Globalization is deeply rooted in the history and tradition of UDTS, particularly over the past 50 years. This rich history is rooted in two of the classic marks of the church, oneness and catholicity. UDTS was housed in the Aquinas Institute, a Roman Catholic seminary and Dominican Friary. In fact, in the early 1980s all three seminaries in Dubuque (UDTS, Aquinas, and Wartburg, a Lutheran seminary) were housed in the Aquinas Institute and became known for its ecumenicity and global connections through students and visiting theological scholars, including Hans Kung who noted that the ecumenical dialogue he experienced in his visit to Dubuque was in of the richest he had encountered.
The faculty at UDTS in the 1970s into the dawn of the twenty-first embodied this rich global ecumenical diversity. Don Bloesch, Robert Healey, Richard Drummond, and Art Cochran were all faulty noted for their ecumenicity that reached across theological and ecclesial boundaries, across all of North American and around world, including deep embodiment in the North American Native American Christian expression through the Native American Program at UDTS.
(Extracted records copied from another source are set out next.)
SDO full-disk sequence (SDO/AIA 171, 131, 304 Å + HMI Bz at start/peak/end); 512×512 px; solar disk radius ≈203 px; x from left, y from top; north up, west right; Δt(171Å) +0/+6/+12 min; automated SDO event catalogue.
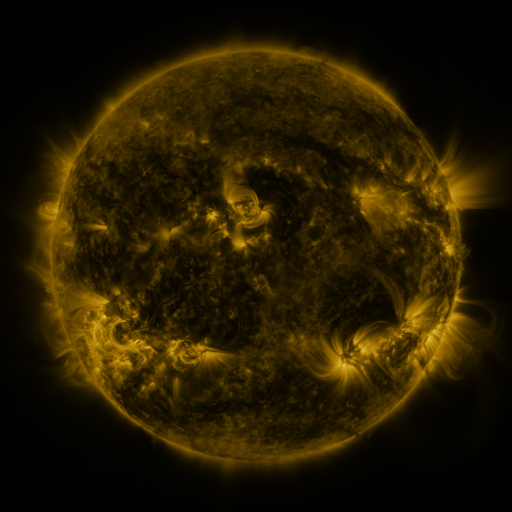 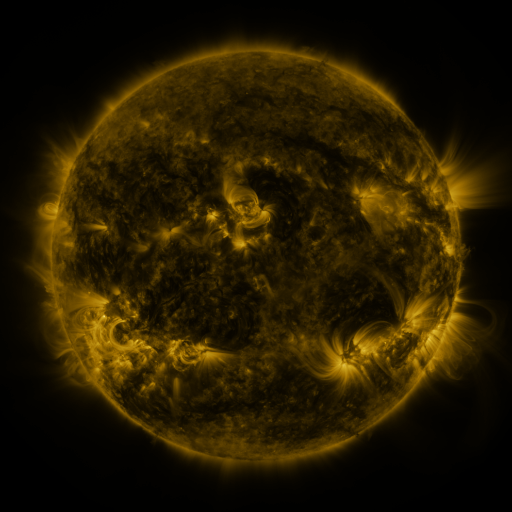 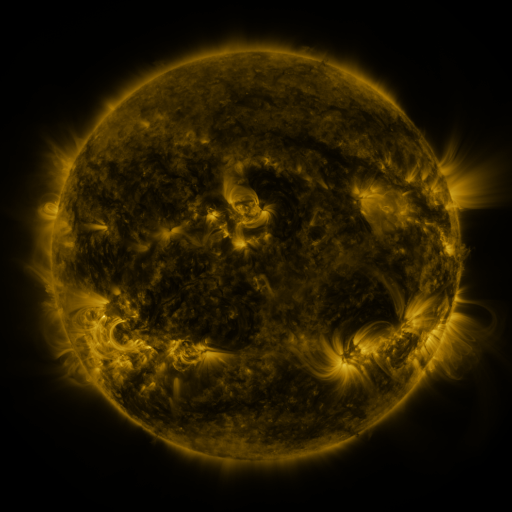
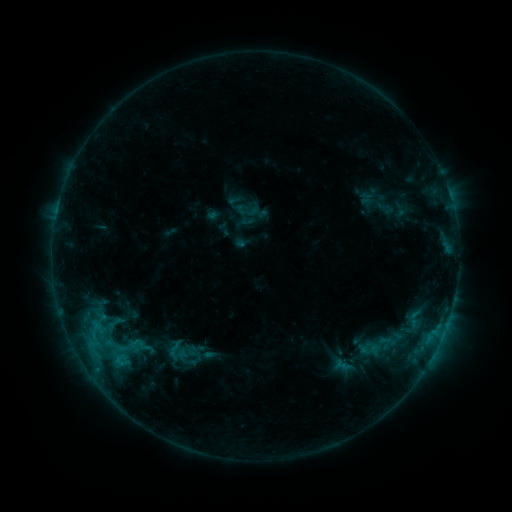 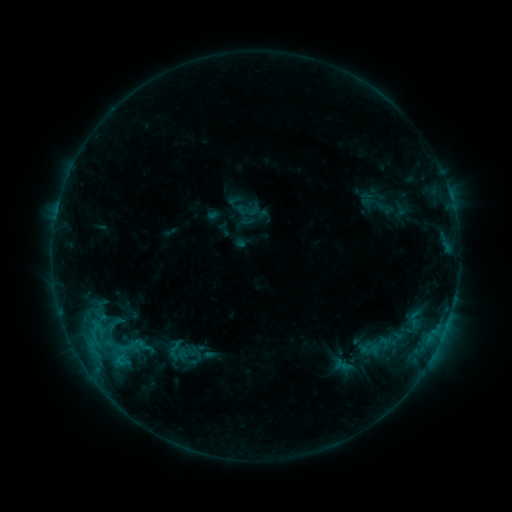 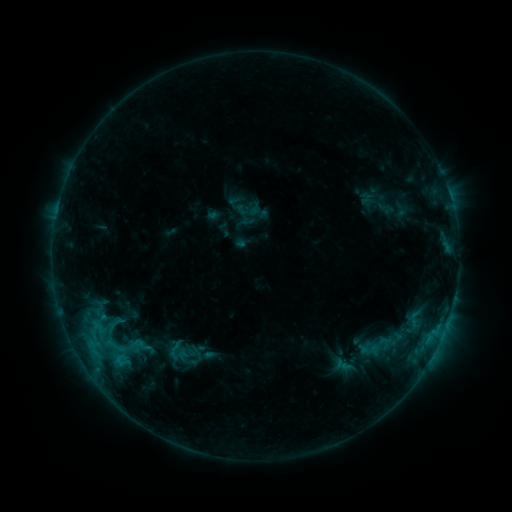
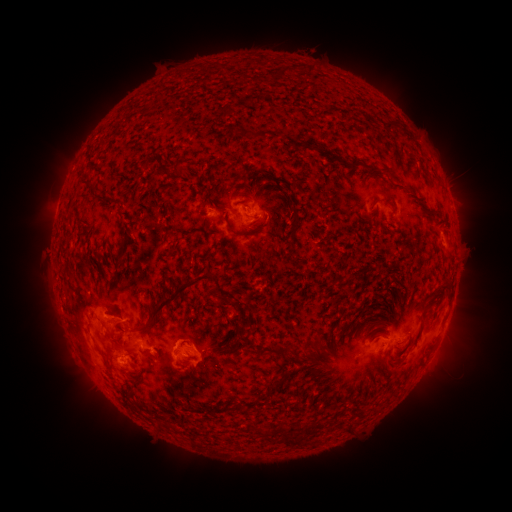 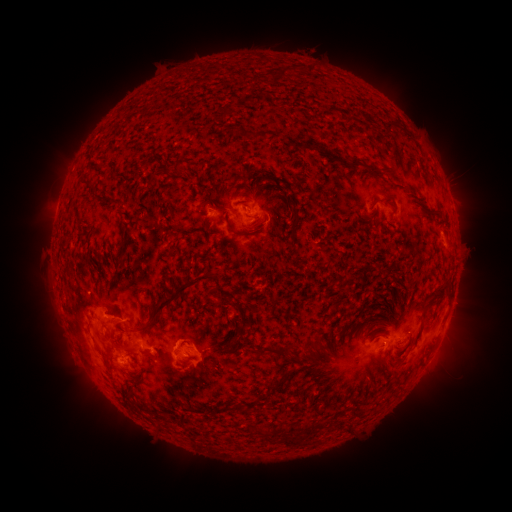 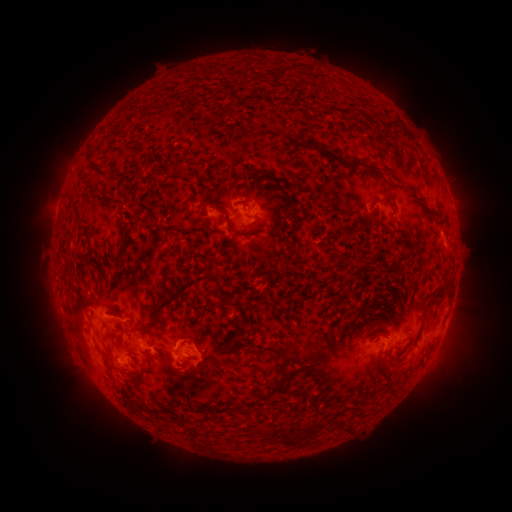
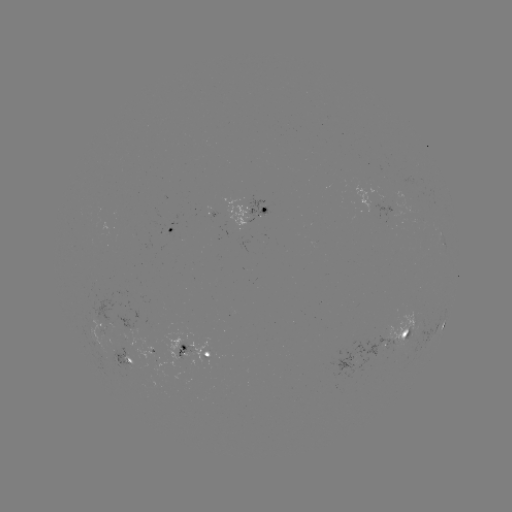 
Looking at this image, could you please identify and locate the eruption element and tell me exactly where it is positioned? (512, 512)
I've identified eruption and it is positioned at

This history continued with the appointment of Native American, Henry Fawcett, to the faculty as director of the Native American Program and Pastor to the students. His impact on UDTS, its faculty, and its students was immense. UDTS at appointed Bradley Longfield, a noted historian of American Church history continued this rich diverse global ecumenical history and tradition, as did the appointment of El Colyer to the faculty, an alumnus of UDTS who was a student while UDTS and Wartburg were housed in the Aquinas Institute.
This acknowledging and embodying of ecumenical Christian faith at UDTS has included a diversity of various of ecclesial and theological traditions in the faculty and student body. Many of these ecclesial traditions originated in Europe and were transferred to North American context arises on various countries and cultural location that have been transferred to the north American context where they continued to thrive, develop, and interact with one another. UDTS has been an ecumenical home and ecumenical incubator for interaction across diverse ecclesial and theological traditions.
UDTS is a PCUSA seminary with a robust United Methodist study program launched in dialogue with the noted African American United Methodist James Thomas Bishop of the Iowa Annual Conference. UDTS has been home to students in various Presbyterian and Methodist denominations along with students in the United Church of Christ, Baptist, Disciples of Christ, Charismatics in various mainline denominations, and Pentecostal denominations like the Assembly of Church.
Together this rich diversity with its global roots has enriched and infused the history and DNA of UDTS with an ecumenical expression and dialogue throughout the educational and communal life of the seminary over the past 50 years.